Sparked by a massive price drop in December crude, November natural gas futures dropped below $8 for the second time in three days to hit a low of $7.50 as of 2:20 p.m. (EDT). The November contract expired Wednesday at $7.626, down 77.6 cents.

Egged on by bearish inventory reports, December crude hit a low of $52.10/bbl on the day before settling at $52.46, down $2.71 from Tuesday’s close.

The natural gas drop came in stark contrast to Tuesday’s action when November futures soared higher on speculation that Thursday morning might see a significantly lower natural gas storage injection than anticipated. The prompt month on Tuesday posted a 51.2-cent jump to settle at $8.402 (see Daily GPI, Oct. 27).

Both the natural gas and the crude markets responded to the Energy Information Administration’s (EIA) petroleum stocks report, which revealed that crude inventories went up by 4 million barrels last week to 283.4 million barrels. The build far outpaced analysts’ expectations, which were centered around 2.1 million barrels. November heating oil dropped a whopping 7.26 cents on the session to close at $1.4955, despite the EIA report revealing that distillate fuels fell by a greater-than-expected 2.4 million barrels last week.

“The crude build was certainly a good build, but heating oil drew much more than I was expected,” said Steve Blair, of Rafferty Technical Research in New York. “I am not sure that the reports overall were bearish. However, the markets have been so overblown to the upside, moves get greatly exaggerated.”

In addition to the liquid reports, Blair said he would not be surprised at all if a lot of the losses Wednesday were fund liquidation of length, not only in the petroleum complex, but also in natural gas.

Blair also noted that even on the downside, the spreads between the expiring prompt month and the remainder of the winter strip increased. Taking over as the prompt month, the December contract settled Wednesday at $8.775, down 58.8 cents, while January-March settled lower on the day by 39.5 cents to 46.5 cents.

“I do think that a lot of this move is technically driven,” he said. “We had a huge technical move to the upside once we broke out a few days ago, and I think we are seeing a very technical move back to the downside. Looking at December gas, the low Wednesday of $8.74 comes very close to our major support number in the high $8.60s. I wouldn’t be surprised if we get some additional downside in the markets, but there is an equal chance that we could bounce off of this level.”

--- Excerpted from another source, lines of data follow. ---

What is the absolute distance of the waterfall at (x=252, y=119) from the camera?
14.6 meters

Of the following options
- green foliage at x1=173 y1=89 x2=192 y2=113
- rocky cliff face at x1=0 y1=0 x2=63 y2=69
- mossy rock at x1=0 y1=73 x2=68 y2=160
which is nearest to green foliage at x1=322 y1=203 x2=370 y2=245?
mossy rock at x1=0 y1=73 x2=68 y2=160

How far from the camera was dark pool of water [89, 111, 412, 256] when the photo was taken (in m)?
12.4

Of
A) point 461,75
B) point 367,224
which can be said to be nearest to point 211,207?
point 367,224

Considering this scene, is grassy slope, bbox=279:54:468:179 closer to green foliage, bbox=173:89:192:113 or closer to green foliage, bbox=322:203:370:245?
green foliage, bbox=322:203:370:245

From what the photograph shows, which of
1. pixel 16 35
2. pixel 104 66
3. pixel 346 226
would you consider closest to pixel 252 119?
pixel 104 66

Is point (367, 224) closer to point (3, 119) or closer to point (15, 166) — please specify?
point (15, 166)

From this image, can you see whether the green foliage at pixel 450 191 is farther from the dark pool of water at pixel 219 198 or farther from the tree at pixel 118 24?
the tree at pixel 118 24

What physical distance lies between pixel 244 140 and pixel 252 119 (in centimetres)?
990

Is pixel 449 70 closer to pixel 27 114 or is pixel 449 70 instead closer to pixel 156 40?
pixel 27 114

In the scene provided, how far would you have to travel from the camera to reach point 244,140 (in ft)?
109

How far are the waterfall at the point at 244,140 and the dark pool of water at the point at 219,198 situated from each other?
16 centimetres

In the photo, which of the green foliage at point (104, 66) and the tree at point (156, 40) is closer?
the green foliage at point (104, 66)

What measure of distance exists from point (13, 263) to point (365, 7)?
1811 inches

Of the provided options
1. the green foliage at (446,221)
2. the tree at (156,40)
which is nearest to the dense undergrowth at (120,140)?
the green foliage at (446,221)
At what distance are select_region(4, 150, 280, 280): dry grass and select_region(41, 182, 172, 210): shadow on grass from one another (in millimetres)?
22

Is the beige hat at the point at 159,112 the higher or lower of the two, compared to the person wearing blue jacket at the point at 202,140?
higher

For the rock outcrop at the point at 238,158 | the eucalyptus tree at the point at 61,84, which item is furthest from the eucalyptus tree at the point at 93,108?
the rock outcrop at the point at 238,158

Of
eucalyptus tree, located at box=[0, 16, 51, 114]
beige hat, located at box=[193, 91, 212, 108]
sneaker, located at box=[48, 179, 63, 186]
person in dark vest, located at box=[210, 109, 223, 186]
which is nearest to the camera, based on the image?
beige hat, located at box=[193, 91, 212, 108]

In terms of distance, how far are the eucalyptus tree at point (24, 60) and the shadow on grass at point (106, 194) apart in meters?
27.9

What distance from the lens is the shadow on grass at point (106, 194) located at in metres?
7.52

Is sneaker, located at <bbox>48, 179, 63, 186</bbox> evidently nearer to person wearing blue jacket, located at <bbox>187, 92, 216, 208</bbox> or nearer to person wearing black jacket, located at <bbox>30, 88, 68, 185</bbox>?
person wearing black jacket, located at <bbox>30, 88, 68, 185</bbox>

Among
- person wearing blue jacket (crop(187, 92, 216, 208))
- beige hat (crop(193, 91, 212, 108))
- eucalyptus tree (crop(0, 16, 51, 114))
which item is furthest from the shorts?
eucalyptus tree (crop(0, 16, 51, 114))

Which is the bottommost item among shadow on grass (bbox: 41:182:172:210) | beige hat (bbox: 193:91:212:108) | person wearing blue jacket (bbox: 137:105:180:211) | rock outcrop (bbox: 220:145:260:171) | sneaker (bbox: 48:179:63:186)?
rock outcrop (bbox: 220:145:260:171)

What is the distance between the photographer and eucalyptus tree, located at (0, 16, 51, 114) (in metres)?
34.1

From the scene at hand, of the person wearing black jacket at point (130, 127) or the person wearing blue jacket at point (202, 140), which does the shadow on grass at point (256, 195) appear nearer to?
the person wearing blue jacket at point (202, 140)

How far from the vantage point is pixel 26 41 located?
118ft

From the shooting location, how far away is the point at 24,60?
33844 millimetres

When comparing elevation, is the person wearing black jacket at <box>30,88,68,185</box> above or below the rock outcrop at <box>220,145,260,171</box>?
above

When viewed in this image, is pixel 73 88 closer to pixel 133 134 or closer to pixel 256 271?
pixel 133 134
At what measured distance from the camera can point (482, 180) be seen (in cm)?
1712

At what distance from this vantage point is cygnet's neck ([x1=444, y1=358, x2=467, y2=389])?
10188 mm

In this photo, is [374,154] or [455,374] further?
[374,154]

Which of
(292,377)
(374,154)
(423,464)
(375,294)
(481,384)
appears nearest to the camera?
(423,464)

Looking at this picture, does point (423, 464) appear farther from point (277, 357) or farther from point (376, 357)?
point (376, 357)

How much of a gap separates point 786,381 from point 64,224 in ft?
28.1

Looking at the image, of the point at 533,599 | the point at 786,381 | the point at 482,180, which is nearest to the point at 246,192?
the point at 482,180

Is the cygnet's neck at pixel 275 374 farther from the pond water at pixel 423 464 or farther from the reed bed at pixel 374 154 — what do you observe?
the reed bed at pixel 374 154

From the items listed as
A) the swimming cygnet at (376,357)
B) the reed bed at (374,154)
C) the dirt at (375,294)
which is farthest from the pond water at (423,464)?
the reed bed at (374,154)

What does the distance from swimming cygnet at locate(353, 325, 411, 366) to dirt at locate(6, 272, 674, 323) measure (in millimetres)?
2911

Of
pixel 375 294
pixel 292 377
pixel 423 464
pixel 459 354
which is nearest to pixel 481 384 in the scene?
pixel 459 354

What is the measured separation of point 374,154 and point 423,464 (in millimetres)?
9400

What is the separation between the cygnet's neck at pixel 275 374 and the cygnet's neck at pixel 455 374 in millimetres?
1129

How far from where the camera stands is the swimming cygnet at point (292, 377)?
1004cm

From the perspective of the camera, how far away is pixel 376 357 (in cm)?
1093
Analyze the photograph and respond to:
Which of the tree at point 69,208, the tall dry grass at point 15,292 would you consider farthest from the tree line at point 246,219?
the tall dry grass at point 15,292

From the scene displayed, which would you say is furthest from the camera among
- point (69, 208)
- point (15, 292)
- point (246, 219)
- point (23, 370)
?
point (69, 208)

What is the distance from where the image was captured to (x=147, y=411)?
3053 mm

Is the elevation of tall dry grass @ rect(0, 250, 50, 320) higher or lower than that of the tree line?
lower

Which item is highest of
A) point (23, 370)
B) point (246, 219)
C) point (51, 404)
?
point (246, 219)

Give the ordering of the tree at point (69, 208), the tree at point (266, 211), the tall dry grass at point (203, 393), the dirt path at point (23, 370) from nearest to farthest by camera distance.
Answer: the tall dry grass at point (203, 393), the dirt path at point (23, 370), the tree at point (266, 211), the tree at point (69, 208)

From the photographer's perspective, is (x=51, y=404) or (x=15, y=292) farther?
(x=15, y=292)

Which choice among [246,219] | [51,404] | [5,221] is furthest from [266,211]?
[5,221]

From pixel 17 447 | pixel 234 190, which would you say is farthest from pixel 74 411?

On the natural gas storage situation, Blair said he didn’t have a real good feel for the potential number this week. The injection will be compared to last year’s 55 Bcf build and the 37 Bcf five-year average injection. Most market watchers appear to be looking for a build within the 29-50 Bcf range, with some looking for an injection as small as 17 Bcf. The EIA’s natural gas storage report for the week ended Oct. 22 will be released at its normal 10:30 a.m. (EDT) time on Thursday.